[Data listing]
Start

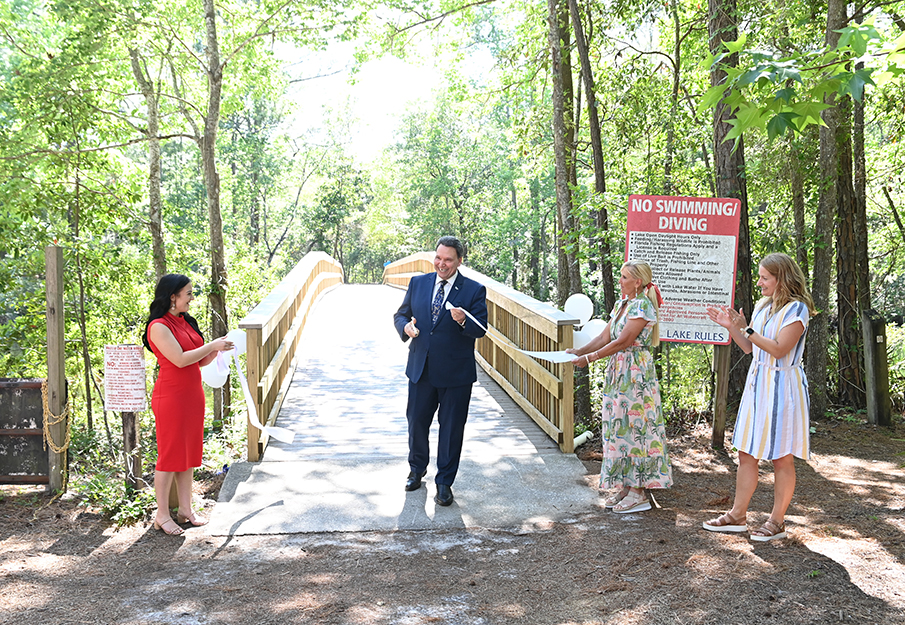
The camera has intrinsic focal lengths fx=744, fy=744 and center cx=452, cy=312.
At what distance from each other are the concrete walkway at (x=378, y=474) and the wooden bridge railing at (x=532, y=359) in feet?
0.53

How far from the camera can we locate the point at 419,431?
5184 millimetres

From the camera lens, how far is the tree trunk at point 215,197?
9359 mm

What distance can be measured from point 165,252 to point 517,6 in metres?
6.92

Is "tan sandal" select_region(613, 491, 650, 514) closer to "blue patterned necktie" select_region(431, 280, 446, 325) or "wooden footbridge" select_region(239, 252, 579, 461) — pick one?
"wooden footbridge" select_region(239, 252, 579, 461)

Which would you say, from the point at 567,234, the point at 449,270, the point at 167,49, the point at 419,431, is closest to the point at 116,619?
the point at 419,431

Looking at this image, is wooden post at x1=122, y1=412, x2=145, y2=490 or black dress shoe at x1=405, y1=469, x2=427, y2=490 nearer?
wooden post at x1=122, y1=412, x2=145, y2=490

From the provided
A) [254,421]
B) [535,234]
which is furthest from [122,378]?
[535,234]

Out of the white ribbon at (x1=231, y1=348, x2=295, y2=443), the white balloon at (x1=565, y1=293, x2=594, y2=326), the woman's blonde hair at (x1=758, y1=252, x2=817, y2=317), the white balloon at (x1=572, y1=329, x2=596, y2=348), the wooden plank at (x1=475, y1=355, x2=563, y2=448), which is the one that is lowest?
the wooden plank at (x1=475, y1=355, x2=563, y2=448)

End

- **Aim**
Rewrite the listing, starting with the line that contains "Out of the white" and going on through the end of the listing, as a two-column CSV with the headers text and answer and one row per answer. Put each value in a single quoted field and replace any line breaks with spaces.

- **The response**
text,answer
"Out of the white ribbon at (x1=231, y1=348, x2=295, y2=443), the white balloon at (x1=565, y1=293, x2=594, y2=326), the woman's blonde hair at (x1=758, y1=252, x2=817, y2=317), the white balloon at (x1=572, y1=329, x2=596, y2=348), the wooden plank at (x1=475, y1=355, x2=563, y2=448), which is the one that is lowest?","the wooden plank at (x1=475, y1=355, x2=563, y2=448)"